Партия есть союз людей, договорившихся друг с другом о том, каким путем и способом ей лучше всего захватить государственную власть в свои руки. Этот вопрос одни партии решают легально и лояльно, другие противозаконно и насильственно. Но посягание на полноту власти – присуще всем партиям, за исключением мелких, лишенных всякой перспективы и шансов. Каждая партия тащит за собой к власти своих приверженцев и немедленно начинает их устраивать или «пристраивать», отодвигая «чужих» и выдвигая «своих». Бывает и так, что устраивают «свежих» перебежчиков, но во всяком случае «свои» должны быть устроены и иметь преобладание. «Партийный билет» есть великая сила. И мы можем быть уверены, что этот в сущности монопольно-тоталитарный образ действия уже усвоен всеми русскими эмигрантскими партиями, даже и не тоталитарными.
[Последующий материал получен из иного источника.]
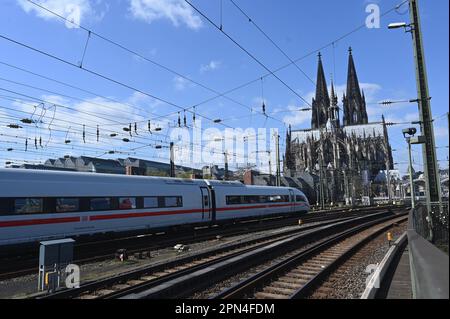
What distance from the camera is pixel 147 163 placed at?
293 feet

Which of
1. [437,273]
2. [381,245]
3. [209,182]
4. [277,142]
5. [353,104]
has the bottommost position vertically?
[381,245]

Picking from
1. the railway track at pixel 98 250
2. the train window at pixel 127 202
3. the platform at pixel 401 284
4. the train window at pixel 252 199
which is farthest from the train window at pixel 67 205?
the train window at pixel 252 199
Для этого ведутся особые списки, кому какая должность предназначается. И трудно вспомнить без горького смеха, как один ныне покойный эмигрант говорит в 1924 году ныне еще живому эмигранту: «Вы, знаете, поторопитесь, а то губернаторские должности все уже расписаны, да и от вице-губернаторских остается совсем немного!»… «Поторопился ли» предупрежденный, я и доселе не знаю. Но в эмиграции болезнь партийности, – а партийность есть именно политическая болезнь, – с тех пор, за тридцать почти лет, несомненно, и углубилась, и обострилась.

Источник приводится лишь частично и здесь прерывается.